• **Exercise requirements**:
**A.** In the text about uses for honey, how long should a teaspoon of honey added to shampoo stay on the hair before rinsing?
**B.** Copy the honey text word for word, starting at "You’ll see honey" and ending at "with warm water.".

• **Extracted text**:
<<<<

In the kitchen, we use honey as a sweetener to balance and enhance other food flavors, to thicken sauces and marinades and to give moisture to a variety of dishes. While honey should have its place as a staple on the pantry shelf, it also has a variety of other uses and benefits beyond the kitchen. Here are a few “outside-the-kitchen” uses for honey:
Honey has powerful antiviral, antibacterial and antimicrobial properties, which make it useful as a topical treatment for minor skin ailments such as cuts, wounds and burns. Try applying a thin layer of honey to the skin to soothe pain and to promote healing. Another option is to dab honey onto skin blemishes to reduce inflammation. When you mix honey with water, you also can make an effective antibacterial face wash.
You’ll see honey as an ingredient in many cough suppressants and lozenges for good reason. It works even better on its own or with some lemon. Try combining a tablespoon of honey with the juice of one whole lemon as your own homemade cough syrup.
As a humectant, honey attracts and retains moisture. This factor makes it work well for hair. Honey cleanses and moisturizes the hair shaft, and it also helps protect the scalp from the irritation of conditions such as psoriasis or eczema. For an easy hair boost, you can add a teaspoon of honey to your normal shampoo and leave it on for about five minutes before rinsing. To use honey as a conditioner, mix a quarter cup of honey with water so that it is a thin enough mixture to work through your hair. Apply the mixture to the hair and leave it on for about 30 minutes before rinsing with warm water.

>>>>

• **Data section**:
<<<<

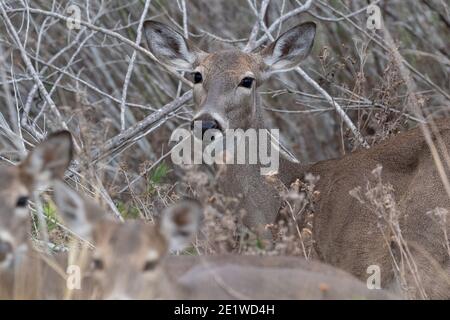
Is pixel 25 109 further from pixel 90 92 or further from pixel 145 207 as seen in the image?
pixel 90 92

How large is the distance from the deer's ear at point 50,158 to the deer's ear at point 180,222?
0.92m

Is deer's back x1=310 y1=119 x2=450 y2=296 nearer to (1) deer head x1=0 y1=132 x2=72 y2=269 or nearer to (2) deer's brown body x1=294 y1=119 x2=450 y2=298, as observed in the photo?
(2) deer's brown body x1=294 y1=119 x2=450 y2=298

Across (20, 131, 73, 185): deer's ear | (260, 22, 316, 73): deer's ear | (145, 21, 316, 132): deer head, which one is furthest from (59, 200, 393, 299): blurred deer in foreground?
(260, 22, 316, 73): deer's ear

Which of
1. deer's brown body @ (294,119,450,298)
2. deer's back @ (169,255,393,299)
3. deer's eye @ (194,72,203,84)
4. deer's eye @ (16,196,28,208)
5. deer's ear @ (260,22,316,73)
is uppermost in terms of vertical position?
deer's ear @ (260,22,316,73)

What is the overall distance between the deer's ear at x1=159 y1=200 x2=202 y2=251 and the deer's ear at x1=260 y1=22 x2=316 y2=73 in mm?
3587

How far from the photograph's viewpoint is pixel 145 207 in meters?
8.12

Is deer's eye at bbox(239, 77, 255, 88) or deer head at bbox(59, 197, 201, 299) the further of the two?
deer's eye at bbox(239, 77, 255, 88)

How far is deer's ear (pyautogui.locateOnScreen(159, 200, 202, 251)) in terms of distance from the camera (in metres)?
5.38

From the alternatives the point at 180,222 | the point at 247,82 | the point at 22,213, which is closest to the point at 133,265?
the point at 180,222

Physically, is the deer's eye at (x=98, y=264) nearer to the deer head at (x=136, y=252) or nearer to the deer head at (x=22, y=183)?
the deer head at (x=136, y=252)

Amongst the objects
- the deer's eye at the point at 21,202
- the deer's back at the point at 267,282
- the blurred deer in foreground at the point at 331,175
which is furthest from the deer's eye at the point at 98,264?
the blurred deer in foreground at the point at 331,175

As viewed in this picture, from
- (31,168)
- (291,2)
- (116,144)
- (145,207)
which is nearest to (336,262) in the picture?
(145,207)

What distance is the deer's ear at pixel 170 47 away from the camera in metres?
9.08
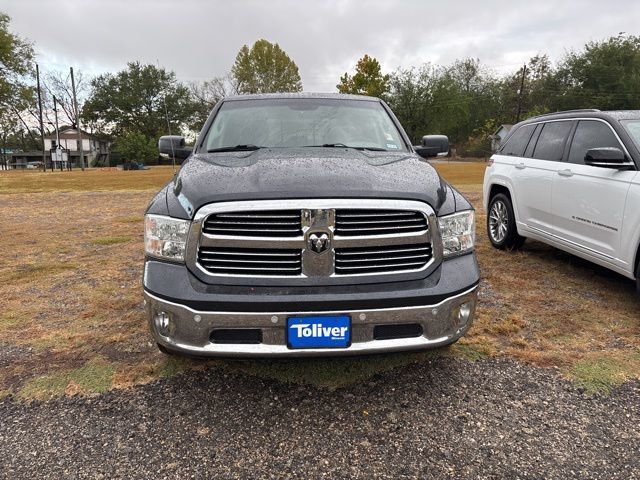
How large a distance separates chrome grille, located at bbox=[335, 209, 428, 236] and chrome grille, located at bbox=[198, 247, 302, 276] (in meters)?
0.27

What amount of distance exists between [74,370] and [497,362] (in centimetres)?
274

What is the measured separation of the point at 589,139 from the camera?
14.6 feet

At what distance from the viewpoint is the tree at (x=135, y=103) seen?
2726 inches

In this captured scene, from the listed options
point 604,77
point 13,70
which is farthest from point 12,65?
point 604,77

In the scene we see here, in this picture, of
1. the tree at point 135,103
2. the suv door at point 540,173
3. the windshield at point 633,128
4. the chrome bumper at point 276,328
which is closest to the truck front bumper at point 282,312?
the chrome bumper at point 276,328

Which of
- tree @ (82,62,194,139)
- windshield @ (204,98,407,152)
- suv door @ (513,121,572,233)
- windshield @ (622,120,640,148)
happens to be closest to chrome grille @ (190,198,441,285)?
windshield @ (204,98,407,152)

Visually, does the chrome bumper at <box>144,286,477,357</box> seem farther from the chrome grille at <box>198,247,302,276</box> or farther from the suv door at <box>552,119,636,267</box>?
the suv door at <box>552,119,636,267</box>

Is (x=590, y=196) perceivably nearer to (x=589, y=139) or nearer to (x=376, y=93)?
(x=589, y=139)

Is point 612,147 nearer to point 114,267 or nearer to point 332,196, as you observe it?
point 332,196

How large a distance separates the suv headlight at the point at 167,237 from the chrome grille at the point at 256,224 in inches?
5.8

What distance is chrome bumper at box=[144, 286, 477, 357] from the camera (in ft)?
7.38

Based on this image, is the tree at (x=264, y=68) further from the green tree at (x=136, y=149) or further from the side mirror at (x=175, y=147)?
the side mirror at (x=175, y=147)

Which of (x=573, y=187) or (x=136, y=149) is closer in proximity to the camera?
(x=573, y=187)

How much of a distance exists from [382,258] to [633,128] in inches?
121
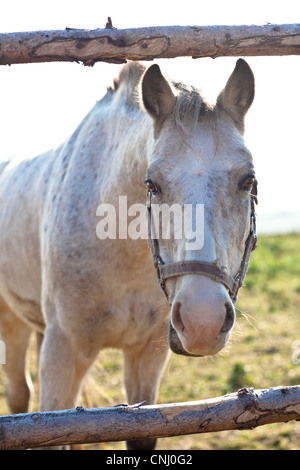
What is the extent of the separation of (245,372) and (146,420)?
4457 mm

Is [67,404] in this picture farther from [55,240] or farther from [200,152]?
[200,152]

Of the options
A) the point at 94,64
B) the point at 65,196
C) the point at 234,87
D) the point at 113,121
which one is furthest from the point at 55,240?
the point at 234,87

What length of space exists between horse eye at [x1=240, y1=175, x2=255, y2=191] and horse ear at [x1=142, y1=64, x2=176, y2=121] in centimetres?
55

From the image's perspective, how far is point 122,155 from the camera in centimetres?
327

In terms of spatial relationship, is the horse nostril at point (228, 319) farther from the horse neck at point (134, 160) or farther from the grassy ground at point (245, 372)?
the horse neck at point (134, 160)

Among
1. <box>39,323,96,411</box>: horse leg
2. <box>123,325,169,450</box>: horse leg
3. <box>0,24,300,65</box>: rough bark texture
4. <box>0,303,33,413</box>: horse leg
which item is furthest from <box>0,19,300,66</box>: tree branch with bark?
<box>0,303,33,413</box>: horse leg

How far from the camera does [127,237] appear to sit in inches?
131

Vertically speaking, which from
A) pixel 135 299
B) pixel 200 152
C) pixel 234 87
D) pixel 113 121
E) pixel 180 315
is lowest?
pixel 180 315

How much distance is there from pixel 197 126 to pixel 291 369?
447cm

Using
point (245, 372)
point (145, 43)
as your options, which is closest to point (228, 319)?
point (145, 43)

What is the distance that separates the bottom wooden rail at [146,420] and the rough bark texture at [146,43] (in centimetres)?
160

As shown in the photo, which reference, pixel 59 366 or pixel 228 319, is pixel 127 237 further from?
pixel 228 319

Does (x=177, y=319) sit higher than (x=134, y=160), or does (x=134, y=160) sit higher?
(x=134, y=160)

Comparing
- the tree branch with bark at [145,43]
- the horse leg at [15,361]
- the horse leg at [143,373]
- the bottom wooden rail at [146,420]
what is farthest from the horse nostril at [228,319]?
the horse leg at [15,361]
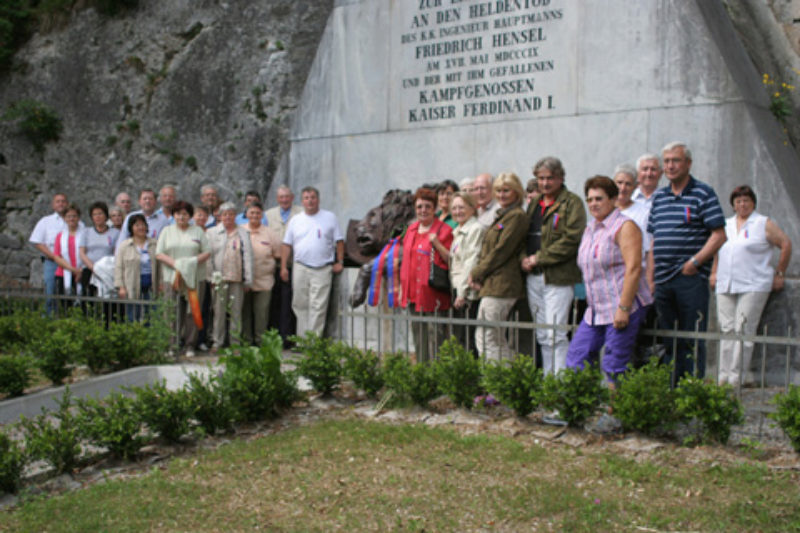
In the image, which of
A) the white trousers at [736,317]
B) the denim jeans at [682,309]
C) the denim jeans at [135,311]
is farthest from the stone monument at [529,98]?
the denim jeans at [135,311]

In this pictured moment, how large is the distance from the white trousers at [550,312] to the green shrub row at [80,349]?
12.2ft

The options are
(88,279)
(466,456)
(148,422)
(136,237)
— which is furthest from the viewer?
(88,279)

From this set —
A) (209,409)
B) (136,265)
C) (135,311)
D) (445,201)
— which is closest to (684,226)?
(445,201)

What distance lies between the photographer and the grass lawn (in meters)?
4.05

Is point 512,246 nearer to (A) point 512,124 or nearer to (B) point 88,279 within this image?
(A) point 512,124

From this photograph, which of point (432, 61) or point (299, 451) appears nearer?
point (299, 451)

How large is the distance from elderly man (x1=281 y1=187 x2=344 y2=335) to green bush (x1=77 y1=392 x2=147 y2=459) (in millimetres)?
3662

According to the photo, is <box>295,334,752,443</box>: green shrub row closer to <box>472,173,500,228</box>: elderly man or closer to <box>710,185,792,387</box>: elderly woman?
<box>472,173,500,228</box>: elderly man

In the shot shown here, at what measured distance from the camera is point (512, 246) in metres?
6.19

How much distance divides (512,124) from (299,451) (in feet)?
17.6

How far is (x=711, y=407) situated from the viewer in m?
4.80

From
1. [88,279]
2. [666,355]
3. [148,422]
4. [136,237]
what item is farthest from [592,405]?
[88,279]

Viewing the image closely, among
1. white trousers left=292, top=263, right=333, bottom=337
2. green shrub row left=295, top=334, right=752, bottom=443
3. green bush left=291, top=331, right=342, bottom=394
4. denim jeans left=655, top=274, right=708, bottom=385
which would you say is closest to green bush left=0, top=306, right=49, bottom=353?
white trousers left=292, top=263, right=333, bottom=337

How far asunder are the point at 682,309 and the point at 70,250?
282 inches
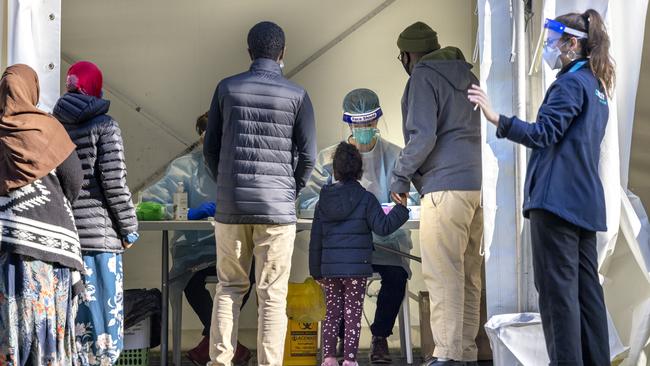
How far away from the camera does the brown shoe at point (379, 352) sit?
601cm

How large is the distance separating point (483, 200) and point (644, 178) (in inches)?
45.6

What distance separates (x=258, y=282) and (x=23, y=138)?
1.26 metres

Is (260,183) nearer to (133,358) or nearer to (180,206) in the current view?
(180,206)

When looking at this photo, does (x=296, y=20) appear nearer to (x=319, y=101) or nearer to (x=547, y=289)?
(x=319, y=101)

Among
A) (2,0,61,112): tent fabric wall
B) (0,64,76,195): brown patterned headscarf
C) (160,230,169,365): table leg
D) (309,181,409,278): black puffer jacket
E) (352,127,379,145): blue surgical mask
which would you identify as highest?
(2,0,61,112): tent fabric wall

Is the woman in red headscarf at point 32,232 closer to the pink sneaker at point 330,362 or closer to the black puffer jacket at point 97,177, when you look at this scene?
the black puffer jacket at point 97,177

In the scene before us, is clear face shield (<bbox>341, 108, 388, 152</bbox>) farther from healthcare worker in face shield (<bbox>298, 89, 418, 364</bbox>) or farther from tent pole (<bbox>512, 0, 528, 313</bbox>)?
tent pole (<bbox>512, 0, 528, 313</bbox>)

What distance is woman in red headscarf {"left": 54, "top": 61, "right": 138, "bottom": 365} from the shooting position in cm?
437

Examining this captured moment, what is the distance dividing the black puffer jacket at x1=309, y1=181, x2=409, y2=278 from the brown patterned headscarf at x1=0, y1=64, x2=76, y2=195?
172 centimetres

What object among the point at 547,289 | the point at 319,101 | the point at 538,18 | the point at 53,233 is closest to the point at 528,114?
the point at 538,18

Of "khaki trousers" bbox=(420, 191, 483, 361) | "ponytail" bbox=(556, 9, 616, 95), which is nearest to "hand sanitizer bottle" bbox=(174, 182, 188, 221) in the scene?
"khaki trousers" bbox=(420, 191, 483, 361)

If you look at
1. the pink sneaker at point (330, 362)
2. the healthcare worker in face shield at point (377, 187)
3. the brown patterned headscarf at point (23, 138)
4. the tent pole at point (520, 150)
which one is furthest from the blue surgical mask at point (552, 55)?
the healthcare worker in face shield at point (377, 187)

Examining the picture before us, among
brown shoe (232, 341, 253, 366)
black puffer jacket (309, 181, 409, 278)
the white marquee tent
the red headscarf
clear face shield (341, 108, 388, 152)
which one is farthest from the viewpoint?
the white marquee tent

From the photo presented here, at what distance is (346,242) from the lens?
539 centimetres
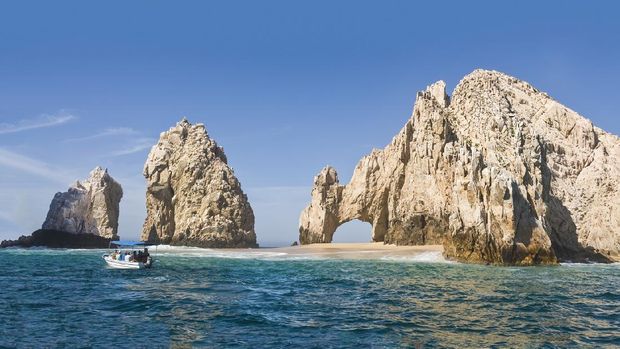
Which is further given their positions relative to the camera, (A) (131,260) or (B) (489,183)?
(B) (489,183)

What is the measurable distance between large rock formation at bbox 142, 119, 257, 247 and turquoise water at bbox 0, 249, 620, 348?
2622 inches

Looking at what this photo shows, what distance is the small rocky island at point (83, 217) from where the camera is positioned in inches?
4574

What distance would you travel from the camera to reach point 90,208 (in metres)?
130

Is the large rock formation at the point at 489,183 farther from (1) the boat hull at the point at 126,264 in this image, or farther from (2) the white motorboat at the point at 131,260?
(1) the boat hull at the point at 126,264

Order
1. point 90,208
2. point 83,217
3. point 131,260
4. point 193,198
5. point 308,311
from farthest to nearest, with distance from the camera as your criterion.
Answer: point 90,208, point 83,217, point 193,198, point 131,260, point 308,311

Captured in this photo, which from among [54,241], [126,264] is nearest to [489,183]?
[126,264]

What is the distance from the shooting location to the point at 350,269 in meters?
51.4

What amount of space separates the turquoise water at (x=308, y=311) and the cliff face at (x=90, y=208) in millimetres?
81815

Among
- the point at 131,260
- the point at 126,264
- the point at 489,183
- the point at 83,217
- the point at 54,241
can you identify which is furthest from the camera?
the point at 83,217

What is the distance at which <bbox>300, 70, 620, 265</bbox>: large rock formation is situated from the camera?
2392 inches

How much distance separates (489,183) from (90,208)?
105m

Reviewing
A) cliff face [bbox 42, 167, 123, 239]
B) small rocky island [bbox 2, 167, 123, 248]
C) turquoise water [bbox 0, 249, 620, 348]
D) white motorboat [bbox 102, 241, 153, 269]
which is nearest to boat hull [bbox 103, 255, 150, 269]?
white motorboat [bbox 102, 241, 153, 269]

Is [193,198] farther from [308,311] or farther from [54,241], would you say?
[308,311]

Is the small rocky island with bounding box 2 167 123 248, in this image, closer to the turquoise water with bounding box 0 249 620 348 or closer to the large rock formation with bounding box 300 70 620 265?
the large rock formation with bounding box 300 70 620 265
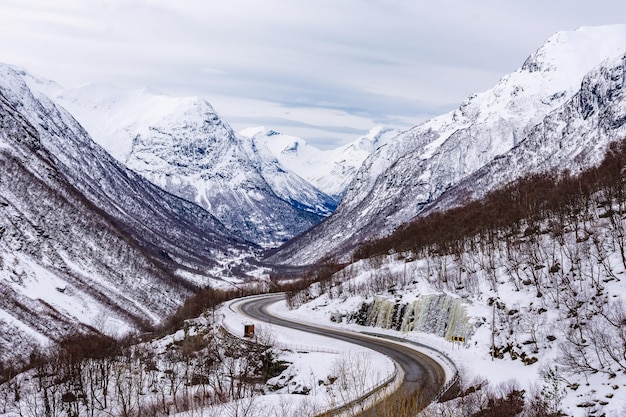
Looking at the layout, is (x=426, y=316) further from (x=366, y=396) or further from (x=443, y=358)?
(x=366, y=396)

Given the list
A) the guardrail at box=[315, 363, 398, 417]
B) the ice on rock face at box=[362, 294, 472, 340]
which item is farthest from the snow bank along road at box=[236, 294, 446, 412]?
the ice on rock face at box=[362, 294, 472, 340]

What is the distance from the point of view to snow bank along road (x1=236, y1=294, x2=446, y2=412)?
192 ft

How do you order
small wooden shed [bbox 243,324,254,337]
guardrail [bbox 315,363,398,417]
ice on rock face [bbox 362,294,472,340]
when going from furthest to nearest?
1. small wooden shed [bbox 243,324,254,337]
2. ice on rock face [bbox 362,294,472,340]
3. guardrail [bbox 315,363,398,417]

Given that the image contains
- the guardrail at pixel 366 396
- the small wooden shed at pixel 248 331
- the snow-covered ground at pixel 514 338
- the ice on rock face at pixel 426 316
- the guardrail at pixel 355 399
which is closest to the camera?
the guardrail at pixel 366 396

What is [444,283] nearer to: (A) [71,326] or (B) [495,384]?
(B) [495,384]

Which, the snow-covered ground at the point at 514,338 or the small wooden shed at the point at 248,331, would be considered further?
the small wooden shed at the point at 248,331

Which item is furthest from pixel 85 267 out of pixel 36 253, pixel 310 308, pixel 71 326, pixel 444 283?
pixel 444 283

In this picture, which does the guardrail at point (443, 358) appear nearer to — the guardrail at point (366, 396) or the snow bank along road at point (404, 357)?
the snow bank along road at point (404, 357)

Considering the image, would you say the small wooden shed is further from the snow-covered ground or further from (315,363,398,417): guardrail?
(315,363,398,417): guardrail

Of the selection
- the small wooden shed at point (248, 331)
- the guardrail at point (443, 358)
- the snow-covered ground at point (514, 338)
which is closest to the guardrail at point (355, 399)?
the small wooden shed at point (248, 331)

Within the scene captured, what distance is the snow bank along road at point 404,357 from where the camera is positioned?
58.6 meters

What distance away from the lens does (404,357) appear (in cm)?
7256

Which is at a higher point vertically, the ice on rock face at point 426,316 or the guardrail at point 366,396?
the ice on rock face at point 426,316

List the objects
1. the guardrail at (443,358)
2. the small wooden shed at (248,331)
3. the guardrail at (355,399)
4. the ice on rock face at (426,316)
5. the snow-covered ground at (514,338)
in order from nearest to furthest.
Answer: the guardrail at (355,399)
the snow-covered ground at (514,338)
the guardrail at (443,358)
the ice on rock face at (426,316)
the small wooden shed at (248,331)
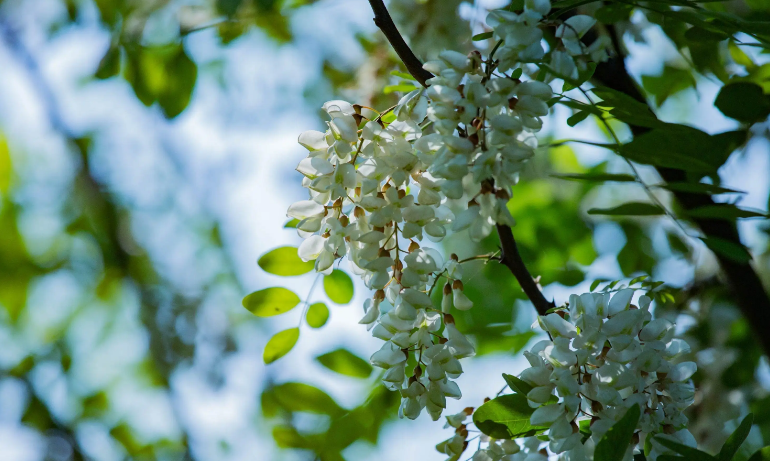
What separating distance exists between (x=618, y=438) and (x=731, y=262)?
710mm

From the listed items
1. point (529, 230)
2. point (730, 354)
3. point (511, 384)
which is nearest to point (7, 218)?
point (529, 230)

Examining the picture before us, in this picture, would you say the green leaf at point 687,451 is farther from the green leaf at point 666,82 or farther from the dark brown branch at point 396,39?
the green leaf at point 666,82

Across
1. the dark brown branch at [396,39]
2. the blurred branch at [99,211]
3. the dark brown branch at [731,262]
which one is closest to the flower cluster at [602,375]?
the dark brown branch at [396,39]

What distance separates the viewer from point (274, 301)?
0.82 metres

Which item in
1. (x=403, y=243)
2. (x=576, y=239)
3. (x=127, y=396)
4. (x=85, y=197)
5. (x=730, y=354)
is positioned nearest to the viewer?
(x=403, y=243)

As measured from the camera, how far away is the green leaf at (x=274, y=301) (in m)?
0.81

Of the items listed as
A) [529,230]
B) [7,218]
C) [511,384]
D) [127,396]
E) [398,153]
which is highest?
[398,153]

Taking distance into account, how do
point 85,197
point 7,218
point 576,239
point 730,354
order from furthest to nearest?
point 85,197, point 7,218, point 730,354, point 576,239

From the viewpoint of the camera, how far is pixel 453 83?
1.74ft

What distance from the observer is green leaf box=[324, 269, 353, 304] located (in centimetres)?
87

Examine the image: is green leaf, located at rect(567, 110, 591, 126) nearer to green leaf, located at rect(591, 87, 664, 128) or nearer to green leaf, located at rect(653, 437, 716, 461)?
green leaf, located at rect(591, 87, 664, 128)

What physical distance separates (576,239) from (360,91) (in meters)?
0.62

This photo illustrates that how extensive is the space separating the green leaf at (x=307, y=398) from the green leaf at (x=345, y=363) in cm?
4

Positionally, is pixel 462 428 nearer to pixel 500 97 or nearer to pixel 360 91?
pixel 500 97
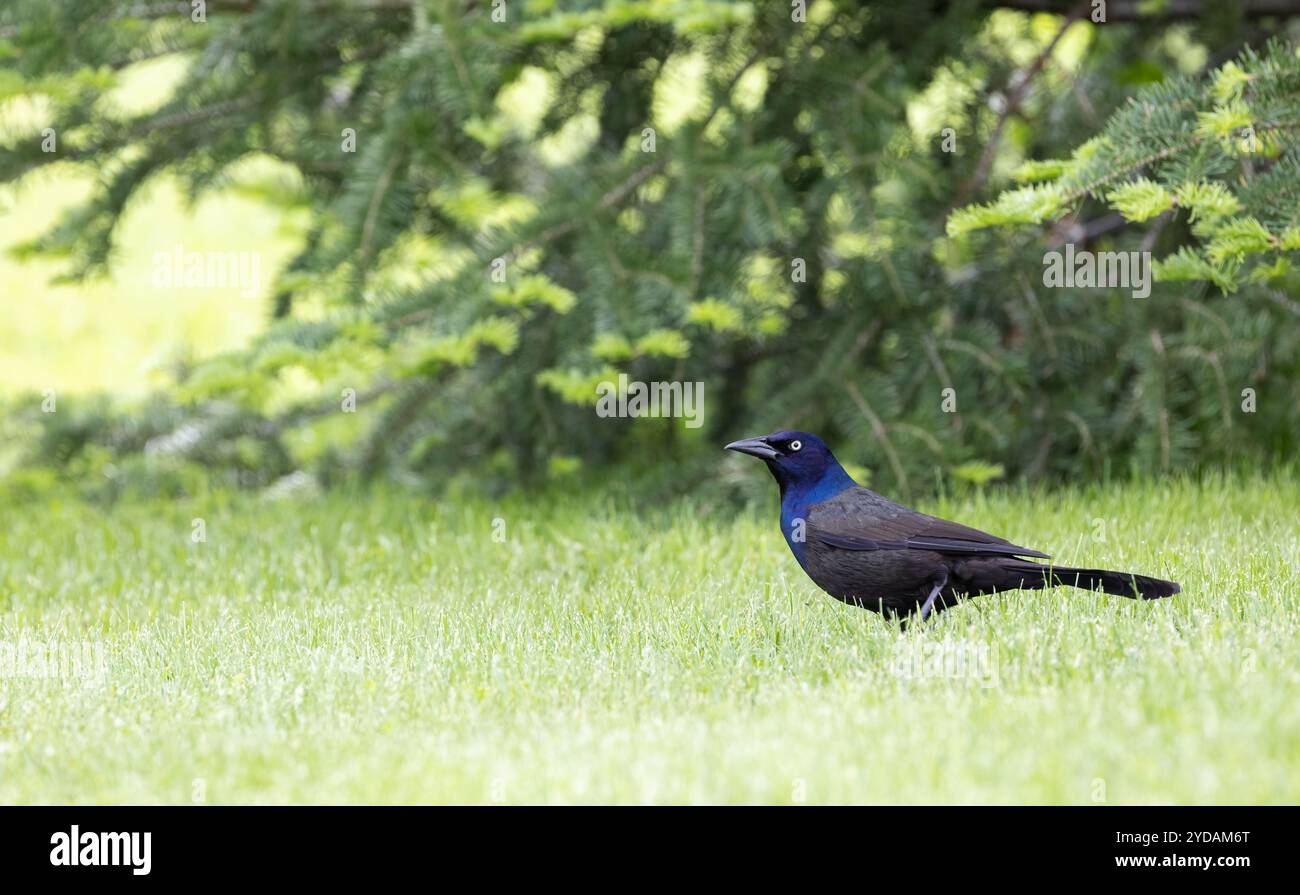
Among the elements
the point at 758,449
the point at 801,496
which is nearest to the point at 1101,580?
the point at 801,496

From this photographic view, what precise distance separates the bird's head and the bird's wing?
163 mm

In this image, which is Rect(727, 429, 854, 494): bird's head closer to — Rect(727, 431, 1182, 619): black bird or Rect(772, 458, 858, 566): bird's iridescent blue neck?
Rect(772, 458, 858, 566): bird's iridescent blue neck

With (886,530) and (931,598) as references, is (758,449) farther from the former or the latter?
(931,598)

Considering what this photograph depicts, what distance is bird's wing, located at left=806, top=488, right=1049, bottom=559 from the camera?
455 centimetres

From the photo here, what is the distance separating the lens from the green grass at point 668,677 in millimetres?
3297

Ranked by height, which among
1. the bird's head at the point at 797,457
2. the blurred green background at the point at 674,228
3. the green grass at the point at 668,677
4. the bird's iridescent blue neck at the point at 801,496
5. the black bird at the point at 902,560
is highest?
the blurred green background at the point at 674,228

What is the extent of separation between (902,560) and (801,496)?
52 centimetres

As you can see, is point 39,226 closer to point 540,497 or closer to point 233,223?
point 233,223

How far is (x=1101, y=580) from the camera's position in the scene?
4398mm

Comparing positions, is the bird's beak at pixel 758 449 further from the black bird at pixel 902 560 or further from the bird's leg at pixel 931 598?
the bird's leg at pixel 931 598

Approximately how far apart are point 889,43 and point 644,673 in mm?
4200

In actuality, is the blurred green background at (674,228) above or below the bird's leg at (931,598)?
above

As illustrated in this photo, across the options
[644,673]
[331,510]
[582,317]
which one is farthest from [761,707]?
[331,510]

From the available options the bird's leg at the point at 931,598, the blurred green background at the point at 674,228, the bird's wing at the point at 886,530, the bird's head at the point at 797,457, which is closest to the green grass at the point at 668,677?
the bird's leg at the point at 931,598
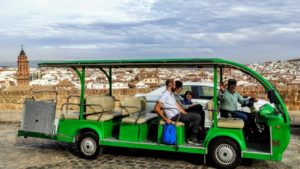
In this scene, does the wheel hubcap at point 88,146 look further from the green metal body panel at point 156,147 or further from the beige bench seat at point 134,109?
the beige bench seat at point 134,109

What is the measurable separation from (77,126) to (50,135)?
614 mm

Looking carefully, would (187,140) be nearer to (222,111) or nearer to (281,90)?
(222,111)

>>>>

• **Results of the exercise**:
**A.** About five minutes.

**B.**
You’ll see honey as an ingredient in many cough suppressants and lozenges for good reason. It works even better on its own or with some lemon. Try combining a tablespoon of honey with the juice of one whole lemon as your own homemade cough syrup.
As a humectant, honey attracts and retains moisture. This factor makes it work well for hair. Honey cleanses and moisturizes the hair shaft, and it also helps protect the scalp from the irritation of conditions such as psoriasis or eczema. For an easy hair boost, you can add a teaspoon of honey to your normal shampoo and leave it on for about five minutes before rinsing. To use honey as a conditioner, mix a quarter cup of honey with water so that it is a thin enough mixture to work through your hair. Apply the mixture to the hair and leave it on for about 30 minutes before rinsing with warm water.